Please continue the post about Togo's ban on broadcast advertising for traditional medicines, picking up after its last sentence and not after the items.

Exercise passage:

┏━━

Tuesday, November 28, 2006

Uproar in Togo

The BBC reports that a government ban has been enforced on radio and television advertizements for traditional medicines in Togo. Phillipe Evegnon, president of the delightfully named High Audio Visual and Communication Authority, states that the advertizements poses risks to listeners and viewers, because the commercials give false information about the supposedly miraculous curative effect of herbal concoctions. Togolese radio and television stations are outraged, for obvious reasons: they get much of their revenue from traditional medicine commercials. About 80% of sub-Saharan Africans consult traditional healers; that is first-line medicine for the vast majority, who often cannot afford Western-style health care services anyway.

┗━━

Given records:
┏━━

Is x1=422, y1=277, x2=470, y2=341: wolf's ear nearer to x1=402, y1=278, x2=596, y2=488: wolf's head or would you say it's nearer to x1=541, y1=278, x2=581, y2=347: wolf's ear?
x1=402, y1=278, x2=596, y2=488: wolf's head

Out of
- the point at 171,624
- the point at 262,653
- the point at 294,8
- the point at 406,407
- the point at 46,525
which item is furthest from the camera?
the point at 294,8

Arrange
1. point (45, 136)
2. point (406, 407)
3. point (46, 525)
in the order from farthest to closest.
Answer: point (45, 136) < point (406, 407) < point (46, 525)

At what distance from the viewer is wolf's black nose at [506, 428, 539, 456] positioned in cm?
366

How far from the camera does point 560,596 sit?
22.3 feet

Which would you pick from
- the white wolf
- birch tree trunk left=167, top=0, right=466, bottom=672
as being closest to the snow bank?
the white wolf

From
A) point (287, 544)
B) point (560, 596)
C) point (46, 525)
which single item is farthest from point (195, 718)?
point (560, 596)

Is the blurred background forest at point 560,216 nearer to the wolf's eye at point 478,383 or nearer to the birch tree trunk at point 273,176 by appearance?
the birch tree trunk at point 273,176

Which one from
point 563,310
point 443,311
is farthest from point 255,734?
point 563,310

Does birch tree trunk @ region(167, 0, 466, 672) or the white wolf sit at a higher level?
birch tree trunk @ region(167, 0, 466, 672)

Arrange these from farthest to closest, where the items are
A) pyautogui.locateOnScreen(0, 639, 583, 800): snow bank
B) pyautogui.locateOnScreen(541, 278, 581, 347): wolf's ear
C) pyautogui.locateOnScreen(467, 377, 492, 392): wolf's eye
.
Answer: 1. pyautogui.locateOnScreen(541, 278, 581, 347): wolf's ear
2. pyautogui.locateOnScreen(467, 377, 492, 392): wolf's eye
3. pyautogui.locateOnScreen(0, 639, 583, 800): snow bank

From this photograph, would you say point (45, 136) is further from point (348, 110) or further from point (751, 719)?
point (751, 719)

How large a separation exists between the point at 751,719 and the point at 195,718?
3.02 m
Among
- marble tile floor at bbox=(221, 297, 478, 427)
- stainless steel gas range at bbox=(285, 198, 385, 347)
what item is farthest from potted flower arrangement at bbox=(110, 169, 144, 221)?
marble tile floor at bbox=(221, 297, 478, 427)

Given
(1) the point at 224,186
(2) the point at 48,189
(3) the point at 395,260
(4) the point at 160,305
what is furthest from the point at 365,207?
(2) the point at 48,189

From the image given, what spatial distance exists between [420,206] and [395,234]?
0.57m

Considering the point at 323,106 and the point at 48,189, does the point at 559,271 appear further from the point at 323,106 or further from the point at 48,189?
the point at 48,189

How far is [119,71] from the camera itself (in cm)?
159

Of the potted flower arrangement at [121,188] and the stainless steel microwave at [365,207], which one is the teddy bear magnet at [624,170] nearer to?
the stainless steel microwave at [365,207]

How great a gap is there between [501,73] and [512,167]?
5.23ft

┗━━

The answer:
The relationship between traditional medicine in Africa and bioethics is sensitive. On the one hand, respect for culture seems to demand that the importance of traditional medicine in the life of Africans be acknowledged, particularly because it involves a gamma of longstanding, physical and spiritual healing practices. On the other hand, when clients are offered herbal remedies whose efficacy and side effects have not been tested, and when informed consent is considered a challenge to the authority of the healer, bioethicists (no matter where they are located) should raise objections. The more serious the ailment, and the more extravagant the claims made by the healer, the more responsibility the bioethicist (and lawyer, minister of health, and so on) has to advocate for the protection of patients. Aceme Nyika wrote a good article on this in Developing World Bioethics recently, though it makes you wonder whether traditional healers will survive being regulated by ethics committees and medical boards.